His whole expression changes. His eyes soften, shoulders easing just a little.

“I heard about Mayfair,” I say softly. “Aubrey told me.”

He nods, wiping his hand over his jaw. “Yeah. I’ve got a meeting tomorrow. Coach thinks I’ve got a shot at a four-year scholarship. But I don’t know. I want to see what they’re actually offering first. No point in getting my hopes up.”

“That’s huge.” My voice is stronger now. “You deserve it, Reece.”

“I want it,” he says. “For a chance to be more than where I came from. More than who I was.”

“You’ll do great,” I say. And I mean it. Every damn word. I’ve got a thousand more words on the tip of my tongue, but none of them are safe. “Reece…” I start, but I don’t finish. The words catch in my throat.

He moves forward. “I miss you, Red.”

It hits me in the chest.

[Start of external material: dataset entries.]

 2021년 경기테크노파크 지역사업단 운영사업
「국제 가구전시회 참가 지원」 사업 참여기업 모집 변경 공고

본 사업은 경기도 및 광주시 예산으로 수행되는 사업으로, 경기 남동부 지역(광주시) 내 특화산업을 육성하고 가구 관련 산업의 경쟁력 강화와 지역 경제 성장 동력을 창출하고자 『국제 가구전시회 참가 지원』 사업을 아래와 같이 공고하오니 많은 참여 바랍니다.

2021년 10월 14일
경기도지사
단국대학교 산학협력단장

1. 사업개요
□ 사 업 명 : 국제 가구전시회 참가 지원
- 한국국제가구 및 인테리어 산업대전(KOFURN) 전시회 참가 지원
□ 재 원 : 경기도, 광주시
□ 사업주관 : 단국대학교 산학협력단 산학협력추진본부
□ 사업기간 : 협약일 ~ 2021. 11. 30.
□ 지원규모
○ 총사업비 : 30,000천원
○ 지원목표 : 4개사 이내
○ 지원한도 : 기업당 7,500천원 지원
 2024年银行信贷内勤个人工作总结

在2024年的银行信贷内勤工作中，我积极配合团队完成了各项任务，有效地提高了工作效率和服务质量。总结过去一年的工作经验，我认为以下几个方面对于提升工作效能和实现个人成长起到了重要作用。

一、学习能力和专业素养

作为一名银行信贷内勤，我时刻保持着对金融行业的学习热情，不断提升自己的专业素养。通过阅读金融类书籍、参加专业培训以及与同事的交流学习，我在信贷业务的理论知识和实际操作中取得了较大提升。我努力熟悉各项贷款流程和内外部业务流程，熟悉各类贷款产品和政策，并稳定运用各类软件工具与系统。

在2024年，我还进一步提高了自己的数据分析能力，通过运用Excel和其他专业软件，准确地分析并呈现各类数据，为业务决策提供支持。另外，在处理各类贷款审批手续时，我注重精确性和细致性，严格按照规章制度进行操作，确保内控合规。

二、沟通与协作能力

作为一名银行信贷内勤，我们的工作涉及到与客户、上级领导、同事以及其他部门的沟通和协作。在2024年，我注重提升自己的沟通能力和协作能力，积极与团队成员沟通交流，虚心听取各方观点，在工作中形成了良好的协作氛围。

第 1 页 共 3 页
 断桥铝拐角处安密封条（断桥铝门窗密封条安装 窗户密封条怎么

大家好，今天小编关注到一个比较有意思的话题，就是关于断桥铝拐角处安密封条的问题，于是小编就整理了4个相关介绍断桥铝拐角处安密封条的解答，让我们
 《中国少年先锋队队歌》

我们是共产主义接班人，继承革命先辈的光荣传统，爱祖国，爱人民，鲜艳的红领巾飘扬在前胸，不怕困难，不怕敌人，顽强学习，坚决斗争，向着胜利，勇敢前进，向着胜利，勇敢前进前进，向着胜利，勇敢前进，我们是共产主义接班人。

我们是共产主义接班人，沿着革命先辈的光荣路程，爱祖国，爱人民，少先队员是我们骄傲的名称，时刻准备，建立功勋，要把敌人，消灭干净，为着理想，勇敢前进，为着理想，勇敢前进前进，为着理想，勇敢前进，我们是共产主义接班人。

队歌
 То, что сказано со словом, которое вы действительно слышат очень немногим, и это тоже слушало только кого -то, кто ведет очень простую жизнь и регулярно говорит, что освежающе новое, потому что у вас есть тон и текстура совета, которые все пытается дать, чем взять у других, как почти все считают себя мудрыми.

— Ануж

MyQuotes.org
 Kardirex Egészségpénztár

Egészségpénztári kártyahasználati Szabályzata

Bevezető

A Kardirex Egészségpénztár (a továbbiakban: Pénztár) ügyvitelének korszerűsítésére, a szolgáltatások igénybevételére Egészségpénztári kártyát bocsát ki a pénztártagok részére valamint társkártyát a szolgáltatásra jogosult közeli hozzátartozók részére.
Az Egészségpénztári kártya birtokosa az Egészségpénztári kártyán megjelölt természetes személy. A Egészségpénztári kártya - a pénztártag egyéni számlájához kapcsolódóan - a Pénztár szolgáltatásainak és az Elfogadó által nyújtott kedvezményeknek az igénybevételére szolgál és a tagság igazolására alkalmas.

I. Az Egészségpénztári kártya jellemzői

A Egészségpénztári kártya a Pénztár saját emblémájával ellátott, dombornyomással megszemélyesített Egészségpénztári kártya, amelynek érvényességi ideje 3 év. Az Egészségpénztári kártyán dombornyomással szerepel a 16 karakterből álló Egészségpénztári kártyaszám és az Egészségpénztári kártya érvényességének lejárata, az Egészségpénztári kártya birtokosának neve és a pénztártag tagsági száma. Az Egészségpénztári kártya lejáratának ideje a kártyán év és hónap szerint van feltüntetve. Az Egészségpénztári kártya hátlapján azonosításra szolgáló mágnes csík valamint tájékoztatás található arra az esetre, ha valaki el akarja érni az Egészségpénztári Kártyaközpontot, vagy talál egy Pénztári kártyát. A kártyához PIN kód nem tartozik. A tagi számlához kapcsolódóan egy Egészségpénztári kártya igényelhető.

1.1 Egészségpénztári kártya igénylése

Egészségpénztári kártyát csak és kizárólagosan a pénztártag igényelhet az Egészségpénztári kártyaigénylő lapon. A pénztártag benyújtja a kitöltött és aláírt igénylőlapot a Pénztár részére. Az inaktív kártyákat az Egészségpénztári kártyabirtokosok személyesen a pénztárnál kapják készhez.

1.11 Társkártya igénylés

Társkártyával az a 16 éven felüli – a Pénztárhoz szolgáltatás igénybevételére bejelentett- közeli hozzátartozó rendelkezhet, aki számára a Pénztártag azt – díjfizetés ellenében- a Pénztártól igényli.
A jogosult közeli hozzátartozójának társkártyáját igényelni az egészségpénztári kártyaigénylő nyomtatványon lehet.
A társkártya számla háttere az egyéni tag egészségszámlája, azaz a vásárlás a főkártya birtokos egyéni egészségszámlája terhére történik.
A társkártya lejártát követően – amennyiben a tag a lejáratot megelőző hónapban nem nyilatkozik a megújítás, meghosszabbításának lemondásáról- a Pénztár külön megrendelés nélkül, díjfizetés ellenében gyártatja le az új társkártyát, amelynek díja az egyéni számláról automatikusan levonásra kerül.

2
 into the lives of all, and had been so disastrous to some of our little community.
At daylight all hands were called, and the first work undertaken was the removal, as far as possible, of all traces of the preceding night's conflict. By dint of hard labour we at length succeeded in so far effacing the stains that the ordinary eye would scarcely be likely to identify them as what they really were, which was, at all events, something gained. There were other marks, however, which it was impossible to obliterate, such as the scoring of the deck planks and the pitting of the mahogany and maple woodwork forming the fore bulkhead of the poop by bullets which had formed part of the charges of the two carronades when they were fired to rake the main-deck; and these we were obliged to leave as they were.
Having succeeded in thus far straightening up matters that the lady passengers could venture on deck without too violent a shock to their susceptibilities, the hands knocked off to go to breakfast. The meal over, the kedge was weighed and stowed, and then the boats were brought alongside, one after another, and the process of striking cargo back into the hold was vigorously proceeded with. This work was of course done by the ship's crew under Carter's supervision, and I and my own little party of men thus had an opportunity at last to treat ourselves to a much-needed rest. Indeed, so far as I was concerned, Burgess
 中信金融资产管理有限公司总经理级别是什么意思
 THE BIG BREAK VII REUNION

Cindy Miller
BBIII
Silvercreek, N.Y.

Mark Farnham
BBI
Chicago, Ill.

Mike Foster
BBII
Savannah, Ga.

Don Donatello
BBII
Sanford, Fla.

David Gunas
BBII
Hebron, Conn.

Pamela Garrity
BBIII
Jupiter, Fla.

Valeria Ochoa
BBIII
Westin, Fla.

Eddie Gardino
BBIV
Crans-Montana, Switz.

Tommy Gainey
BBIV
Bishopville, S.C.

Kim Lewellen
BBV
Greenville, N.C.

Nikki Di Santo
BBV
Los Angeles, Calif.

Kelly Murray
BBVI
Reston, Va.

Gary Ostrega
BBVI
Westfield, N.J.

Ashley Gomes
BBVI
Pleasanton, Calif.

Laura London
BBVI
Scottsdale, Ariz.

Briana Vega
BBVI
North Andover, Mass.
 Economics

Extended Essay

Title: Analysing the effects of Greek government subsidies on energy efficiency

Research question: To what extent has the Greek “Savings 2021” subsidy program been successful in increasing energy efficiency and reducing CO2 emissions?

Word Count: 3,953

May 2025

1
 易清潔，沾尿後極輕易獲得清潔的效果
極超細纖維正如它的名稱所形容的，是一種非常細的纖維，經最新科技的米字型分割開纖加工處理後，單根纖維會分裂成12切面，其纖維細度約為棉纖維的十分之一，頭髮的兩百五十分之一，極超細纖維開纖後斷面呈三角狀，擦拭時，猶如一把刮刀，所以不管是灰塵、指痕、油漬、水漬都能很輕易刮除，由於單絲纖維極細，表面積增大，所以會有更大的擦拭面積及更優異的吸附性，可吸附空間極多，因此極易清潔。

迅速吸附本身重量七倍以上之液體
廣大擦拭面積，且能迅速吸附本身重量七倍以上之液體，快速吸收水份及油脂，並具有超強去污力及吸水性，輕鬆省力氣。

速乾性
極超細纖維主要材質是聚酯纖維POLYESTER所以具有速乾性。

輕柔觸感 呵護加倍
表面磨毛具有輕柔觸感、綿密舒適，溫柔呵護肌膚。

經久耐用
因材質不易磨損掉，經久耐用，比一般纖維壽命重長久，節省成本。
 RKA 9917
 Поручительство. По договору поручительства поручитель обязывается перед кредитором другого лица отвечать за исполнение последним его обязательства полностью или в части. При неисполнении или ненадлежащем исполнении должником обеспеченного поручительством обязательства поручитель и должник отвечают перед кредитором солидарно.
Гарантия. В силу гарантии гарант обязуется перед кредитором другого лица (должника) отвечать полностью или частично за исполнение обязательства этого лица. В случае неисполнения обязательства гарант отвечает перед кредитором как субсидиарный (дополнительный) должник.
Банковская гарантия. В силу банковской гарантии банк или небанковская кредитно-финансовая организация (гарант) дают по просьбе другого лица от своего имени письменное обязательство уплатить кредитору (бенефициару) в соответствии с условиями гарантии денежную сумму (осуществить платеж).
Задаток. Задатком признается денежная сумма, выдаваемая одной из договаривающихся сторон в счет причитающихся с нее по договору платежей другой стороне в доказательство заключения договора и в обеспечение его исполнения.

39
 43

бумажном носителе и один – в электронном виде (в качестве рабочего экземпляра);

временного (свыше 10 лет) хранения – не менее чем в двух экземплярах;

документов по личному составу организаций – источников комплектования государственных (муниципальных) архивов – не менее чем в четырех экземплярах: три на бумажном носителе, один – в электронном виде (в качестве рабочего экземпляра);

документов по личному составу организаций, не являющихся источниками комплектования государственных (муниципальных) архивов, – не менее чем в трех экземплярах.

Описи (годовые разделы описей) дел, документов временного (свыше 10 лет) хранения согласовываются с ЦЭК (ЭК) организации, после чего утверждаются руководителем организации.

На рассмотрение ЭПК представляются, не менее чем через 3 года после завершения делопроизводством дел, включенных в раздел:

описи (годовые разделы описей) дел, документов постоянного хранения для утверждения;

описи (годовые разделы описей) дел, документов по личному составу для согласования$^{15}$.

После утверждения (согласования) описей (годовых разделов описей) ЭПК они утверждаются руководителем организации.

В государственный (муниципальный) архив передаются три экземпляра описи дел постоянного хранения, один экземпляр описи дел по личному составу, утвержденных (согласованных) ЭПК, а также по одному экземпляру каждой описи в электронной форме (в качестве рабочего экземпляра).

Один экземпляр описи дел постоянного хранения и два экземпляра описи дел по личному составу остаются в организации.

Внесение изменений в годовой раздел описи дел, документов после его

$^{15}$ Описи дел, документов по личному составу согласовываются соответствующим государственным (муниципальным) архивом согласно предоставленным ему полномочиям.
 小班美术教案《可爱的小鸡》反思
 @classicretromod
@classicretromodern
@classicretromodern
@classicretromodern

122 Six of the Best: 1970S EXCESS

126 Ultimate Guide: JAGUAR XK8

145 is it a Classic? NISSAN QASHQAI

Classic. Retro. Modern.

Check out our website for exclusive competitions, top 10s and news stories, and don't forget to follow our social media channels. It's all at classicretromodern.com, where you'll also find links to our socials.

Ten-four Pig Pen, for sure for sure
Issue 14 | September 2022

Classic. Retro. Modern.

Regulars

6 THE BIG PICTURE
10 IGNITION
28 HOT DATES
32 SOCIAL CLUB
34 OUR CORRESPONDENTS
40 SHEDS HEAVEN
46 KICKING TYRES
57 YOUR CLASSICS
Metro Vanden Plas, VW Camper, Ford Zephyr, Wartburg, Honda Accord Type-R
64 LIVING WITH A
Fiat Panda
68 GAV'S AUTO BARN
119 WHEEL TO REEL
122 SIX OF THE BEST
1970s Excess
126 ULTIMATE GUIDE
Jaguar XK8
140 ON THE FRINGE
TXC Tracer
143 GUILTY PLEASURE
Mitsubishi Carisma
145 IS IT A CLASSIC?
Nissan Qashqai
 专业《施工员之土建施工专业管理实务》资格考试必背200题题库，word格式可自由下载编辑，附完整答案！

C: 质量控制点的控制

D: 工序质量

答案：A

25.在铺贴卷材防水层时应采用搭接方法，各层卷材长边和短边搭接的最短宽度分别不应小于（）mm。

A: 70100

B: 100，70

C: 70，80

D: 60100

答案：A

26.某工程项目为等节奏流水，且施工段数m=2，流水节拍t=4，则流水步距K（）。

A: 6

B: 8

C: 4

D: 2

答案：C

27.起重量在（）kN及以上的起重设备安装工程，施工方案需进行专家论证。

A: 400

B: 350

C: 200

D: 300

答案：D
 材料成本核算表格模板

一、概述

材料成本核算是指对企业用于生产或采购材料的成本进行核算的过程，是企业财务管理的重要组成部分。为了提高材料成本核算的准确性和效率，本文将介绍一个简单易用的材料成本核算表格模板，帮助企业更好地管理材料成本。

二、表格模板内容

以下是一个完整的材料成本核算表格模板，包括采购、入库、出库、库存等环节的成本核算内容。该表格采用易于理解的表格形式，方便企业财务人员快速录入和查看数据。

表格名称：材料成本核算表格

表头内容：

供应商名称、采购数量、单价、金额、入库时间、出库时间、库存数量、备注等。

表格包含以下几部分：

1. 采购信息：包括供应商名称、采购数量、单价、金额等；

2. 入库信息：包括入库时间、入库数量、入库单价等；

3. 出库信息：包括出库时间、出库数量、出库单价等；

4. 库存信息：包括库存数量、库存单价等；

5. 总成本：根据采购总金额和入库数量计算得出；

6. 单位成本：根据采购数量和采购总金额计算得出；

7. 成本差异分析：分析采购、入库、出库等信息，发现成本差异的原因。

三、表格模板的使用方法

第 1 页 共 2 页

No warning. No mercy.

I close my eyes for just a second, trying to hold it together and not let those four stupid words undo everything I’ve built since he wrecked me.

When I open them, he’s still watching me.

His gaze is soft

“I should go,” I whisper, even though my body is screaming to stay right here.

“Right.” His jaw tics hard.

I turn.

One step, then another, before I stop.

My entire body is trembling, just one breath from turning around, running straight into his arms, and pretending none of this ever happened. I almost say fuck it.

But I don’t. I summon the courage to keep walking.